--- Start of DATA FOR THIS EXERCISE ---

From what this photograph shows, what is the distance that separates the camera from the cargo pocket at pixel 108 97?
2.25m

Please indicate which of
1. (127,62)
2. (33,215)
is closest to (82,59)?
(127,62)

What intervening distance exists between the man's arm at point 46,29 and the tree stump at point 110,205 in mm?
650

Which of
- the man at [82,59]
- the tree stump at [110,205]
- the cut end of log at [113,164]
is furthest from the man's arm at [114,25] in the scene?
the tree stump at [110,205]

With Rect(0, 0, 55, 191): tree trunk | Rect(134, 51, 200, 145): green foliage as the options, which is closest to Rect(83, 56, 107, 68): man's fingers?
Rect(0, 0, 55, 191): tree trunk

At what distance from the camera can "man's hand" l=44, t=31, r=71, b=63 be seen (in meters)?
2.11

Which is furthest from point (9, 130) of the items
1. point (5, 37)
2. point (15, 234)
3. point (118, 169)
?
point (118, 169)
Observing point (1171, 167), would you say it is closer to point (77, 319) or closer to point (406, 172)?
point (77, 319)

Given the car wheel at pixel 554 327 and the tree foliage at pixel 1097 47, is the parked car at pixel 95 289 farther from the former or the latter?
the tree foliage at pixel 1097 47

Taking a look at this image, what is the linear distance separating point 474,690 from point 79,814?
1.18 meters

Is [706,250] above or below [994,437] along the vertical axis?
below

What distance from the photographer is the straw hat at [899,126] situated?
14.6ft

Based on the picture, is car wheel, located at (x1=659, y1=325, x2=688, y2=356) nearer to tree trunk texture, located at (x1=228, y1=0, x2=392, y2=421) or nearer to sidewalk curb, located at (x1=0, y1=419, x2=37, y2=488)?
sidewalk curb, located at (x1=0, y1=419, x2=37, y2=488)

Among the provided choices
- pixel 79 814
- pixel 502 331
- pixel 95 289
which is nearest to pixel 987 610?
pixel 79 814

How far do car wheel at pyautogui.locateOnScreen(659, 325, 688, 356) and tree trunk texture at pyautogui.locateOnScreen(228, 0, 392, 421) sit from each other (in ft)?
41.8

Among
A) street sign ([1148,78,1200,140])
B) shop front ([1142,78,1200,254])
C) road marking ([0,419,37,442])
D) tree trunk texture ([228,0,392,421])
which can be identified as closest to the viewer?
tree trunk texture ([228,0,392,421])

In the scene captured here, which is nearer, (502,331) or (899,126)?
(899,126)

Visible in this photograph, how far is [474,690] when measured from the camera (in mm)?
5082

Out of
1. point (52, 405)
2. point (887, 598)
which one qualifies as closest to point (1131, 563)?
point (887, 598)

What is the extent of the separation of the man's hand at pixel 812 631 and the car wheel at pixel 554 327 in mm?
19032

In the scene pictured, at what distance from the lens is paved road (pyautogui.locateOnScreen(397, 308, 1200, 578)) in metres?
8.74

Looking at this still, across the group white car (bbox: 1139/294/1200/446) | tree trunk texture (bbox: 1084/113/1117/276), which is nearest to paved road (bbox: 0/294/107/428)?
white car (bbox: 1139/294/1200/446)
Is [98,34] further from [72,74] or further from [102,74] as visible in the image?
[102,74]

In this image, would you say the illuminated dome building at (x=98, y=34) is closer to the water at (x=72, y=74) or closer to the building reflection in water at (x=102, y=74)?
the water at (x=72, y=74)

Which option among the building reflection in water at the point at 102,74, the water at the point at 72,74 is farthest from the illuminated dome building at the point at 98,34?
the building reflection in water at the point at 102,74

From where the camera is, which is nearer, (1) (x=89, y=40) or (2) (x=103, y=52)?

--- End of DATA FOR THIS EXERCISE ---

**BRIEF**
Could you print every one of the rows above word for word?

**THE OUTPUT**
From what this photograph shows, what is the distance that separates the camera from the cargo pocket at pixel 108 97?
2.25m

Please indicate which of
1. (127,62)
2. (33,215)
is closest to (82,59)?
(127,62)

What intervening distance exists between the man's arm at point 46,29 and the tree stump at point 110,205 in mm?
650

Which of
- the man at [82,59]
- the tree stump at [110,205]
- the cut end of log at [113,164]
is furthest from the man's arm at [114,25] in the scene?
the tree stump at [110,205]

With Rect(0, 0, 55, 191): tree trunk | Rect(134, 51, 200, 145): green foliage as the options, which is closest to Rect(83, 56, 107, 68): man's fingers?
Rect(0, 0, 55, 191): tree trunk

At what distance from the camera can "man's hand" l=44, t=31, r=71, b=63 be seen (in meters)?
2.11

Which is furthest from point (9, 130) of the items
1. point (5, 37)
2. point (15, 234)
3. point (118, 169)
?
point (118, 169)
Observing point (1171, 167), would you say it is closer to point (77, 319) or closer to point (406, 172)?
point (77, 319)

Given the car wheel at pixel 554 327 and the tree foliage at pixel 1097 47, is the parked car at pixel 95 289 farther from the former or the latter?
the tree foliage at pixel 1097 47

Taking a look at this image, what is the linear distance separating point 474,690 from point 79,814?
1.18 meters

Is [706,250] above or below [994,437] along the vertical axis?
below

What distance from the photographer is the straw hat at [899,126] situated?
14.6ft

Based on the picture, is car wheel, located at (x1=659, y1=325, x2=688, y2=356) nearer to tree trunk texture, located at (x1=228, y1=0, x2=392, y2=421) or nearer to sidewalk curb, located at (x1=0, y1=419, x2=37, y2=488)?
sidewalk curb, located at (x1=0, y1=419, x2=37, y2=488)

Among the provided choices
- pixel 79 814
- pixel 502 331
- pixel 95 289
which is nearest to pixel 987 610?
pixel 79 814

How far do car wheel at pyautogui.locateOnScreen(659, 325, 688, 356) and tree trunk texture at pyautogui.locateOnScreen(228, 0, 392, 421) sit from each other (in ft)?
41.8

Among
A) street sign ([1148,78,1200,140])
B) shop front ([1142,78,1200,254])
C) road marking ([0,419,37,442])
D) tree trunk texture ([228,0,392,421])
which can be identified as closest to the viewer?
tree trunk texture ([228,0,392,421])

In the scene captured here, which is nearer, (502,331) or (899,126)?
(899,126)

Visible in this photograph, how far is [474,690] when measured from the camera (in mm)?
5082

Out of
1. point (52, 405)
2. point (887, 598)
which one qualifies as closest to point (1131, 563)?
point (887, 598)

What is the extent of the separation of the man's hand at pixel 812 631 and the car wheel at pixel 554 327 in mm?
19032

In the scene pictured, at what distance from the lens is paved road (pyautogui.locateOnScreen(397, 308, 1200, 578)) in metres?
8.74

Looking at this still, across the group white car (bbox: 1139/294/1200/446) | tree trunk texture (bbox: 1084/113/1117/276), which is nearest to paved road (bbox: 0/294/107/428)?
white car (bbox: 1139/294/1200/446)
Is [98,34] further from [72,74] or further from [102,74] as visible in the image?
[102,74]

In this image, would you say the illuminated dome building at (x=98, y=34) is closer to the water at (x=72, y=74) or closer to the building reflection in water at (x=102, y=74)?
the water at (x=72, y=74)

Which option among the building reflection in water at the point at 102,74, the water at the point at 72,74 is farthest from the illuminated dome building at the point at 98,34?
the building reflection in water at the point at 102,74

From where the camera is, which is nearer, (1) (x=89, y=40) or (2) (x=103, y=52)?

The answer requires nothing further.